Australia Considering the Construction of Two of the World’s Tallest Timber Towers
Timber Tower Heights Rise Despite Skyrocketing Costs
Eight of the world’s 139 timber towers are located in Australia, but there are some largescale and impressive projects in the works. Australia’s desire for carbon-negative buildings continues to grow, despite the 25% increase in the cost of timber over the past 2-years and an ongoing timber shortage that continues to constrain the country’s construction industry’s ability to build.
Research from the Council on Tall Buildings and Urban Habitat shows there are 66 timber towers higher than eight stories completed globally, with another 73 either proposed or under construction. The height of timber towers has tripled in the past 10 years.
The world’s tallest timber tower has been pitched for Perth, tipping out tech giant Atlassian’s approved Sydney timber hybrid tower. Grange Development recently filed plans for a $350-million, 50-story timber-hybrid residential tower of 245 apartments. At almost 183 meters, the development—to be known as C6—would be the tallest timber building in the world, outreaching Atlassian’s approved Sydney tower by 3 meters.
Grange Development’s managing director, James Dibble, said that the rapidly shifting climate was the main driver behind the carbon-negative building proposed for Perth. “The built environment is one of the three major drivers of catastrophic climate change, alongside transport and agriculture,” Dibble said.
“Timber as a building material has been around for centuries, but only recently has mass timber construction and fabrication methods made it a viable option in masse,” Dibble added. “[The proposal] represents the future of what is possible, except we will deliver it now.”

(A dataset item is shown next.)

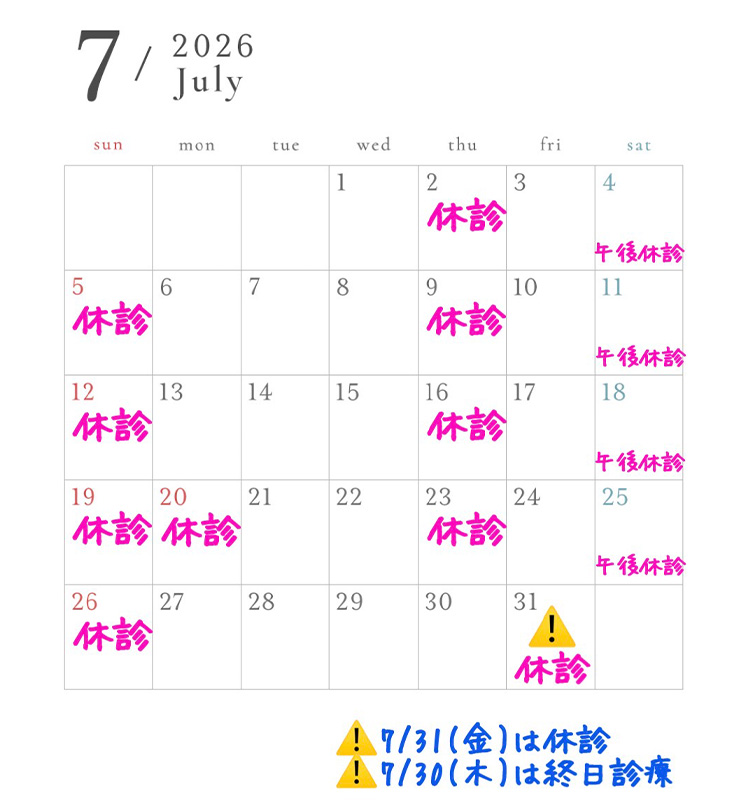 5月カレンダー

Embodied carbon accounts for around 20 to 25 percent of a typical building’s total carbon footprint over its lifetime, according to the Green Building Council of Australia. But embodied emissions are hard to eliminate because some of our most common building materials—notably concrete and steel—require process heat and chemical reactions that can’t be easily decarbonized. The development industry is turning to alternative materials, like mass timber, to reduce the amount of concrete and steel in buildings.